Impact of climate change on mortality in southeastern United States

There is a growing interest in quantifying the health impacts of climate change. Those studies routinely use climate model output as future exposure projections. Uncertainty quantification, usually in the form of sensitivity analysis, has focused predominantly on the variability arising from different emission scenarios or multi-model ensembles. The objective comparison of mean and variances of modeled climatic variables with the ones obtained from observed field data is the common approach for assessment of computer model performance. One drawback of this strategy is that it fails to calibrate properly the tails of the modeled temperature distribution, and improving the ability of these numerical models to characterize extremely high temperature events is of critical interest to understand the potential impact of climate change on human health.

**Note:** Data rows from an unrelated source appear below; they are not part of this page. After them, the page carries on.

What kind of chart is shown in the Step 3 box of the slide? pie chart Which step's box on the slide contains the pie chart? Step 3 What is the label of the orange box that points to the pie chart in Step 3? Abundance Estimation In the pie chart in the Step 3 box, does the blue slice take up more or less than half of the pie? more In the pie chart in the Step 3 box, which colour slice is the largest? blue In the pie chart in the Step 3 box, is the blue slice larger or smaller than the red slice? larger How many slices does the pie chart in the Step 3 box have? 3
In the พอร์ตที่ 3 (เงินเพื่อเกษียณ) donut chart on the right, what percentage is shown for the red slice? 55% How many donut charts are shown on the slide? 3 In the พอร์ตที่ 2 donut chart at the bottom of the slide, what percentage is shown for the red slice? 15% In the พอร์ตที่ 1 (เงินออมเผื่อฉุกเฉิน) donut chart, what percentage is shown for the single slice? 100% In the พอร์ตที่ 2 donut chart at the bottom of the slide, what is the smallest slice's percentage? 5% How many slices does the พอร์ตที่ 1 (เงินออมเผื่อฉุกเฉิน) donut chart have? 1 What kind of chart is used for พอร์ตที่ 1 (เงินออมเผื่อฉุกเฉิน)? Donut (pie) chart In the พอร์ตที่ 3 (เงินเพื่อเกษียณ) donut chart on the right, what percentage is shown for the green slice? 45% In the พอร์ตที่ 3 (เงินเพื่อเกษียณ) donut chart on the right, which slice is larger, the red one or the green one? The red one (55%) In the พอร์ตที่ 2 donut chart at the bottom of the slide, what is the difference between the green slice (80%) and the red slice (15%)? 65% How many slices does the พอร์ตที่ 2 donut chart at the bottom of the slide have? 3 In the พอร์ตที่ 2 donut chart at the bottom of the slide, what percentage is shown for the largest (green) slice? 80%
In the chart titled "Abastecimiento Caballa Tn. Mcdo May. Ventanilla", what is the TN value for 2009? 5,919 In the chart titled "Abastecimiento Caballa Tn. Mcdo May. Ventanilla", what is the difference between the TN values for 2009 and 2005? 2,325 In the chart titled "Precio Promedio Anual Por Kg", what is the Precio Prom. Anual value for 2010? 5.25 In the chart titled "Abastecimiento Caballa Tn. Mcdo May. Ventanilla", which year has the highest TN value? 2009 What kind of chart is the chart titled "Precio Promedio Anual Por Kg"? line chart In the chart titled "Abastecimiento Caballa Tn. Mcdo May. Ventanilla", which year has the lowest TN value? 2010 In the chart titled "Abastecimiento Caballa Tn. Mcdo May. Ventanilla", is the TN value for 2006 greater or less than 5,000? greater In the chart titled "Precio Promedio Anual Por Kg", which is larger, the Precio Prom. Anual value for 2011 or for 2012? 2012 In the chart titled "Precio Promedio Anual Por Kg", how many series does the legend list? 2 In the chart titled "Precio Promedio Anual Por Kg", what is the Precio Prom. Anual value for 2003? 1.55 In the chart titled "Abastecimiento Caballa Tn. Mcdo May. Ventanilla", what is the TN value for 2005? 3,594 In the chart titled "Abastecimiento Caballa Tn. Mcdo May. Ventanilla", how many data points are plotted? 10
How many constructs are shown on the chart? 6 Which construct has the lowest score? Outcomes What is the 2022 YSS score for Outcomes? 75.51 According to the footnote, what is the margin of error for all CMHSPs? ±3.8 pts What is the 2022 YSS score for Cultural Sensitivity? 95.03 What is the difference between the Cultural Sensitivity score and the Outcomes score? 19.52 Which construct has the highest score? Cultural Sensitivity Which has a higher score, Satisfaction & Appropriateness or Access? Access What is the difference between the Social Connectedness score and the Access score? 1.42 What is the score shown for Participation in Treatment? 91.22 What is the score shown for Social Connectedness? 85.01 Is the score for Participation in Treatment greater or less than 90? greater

In this work we introduce an innovative framework to assess climate model performance, not only based on the two first moments of models and field data, but on their entire distribution. Our methodology also down-scales the gridded climate model output to the point-level for projecting future exposure over a specific geographical region. This approach is motivated by the need to better characterize the tails of future temperature distribution where the greatest health impacts are likely to occur. We apply the methodology to calibrate temperature projections from a regional climate model for the period 2041 to 2050. Accounting for calibration uncertainty, we calculate the number of excess deaths attributed to heat waves and future temperatures in the southern region of the U.S.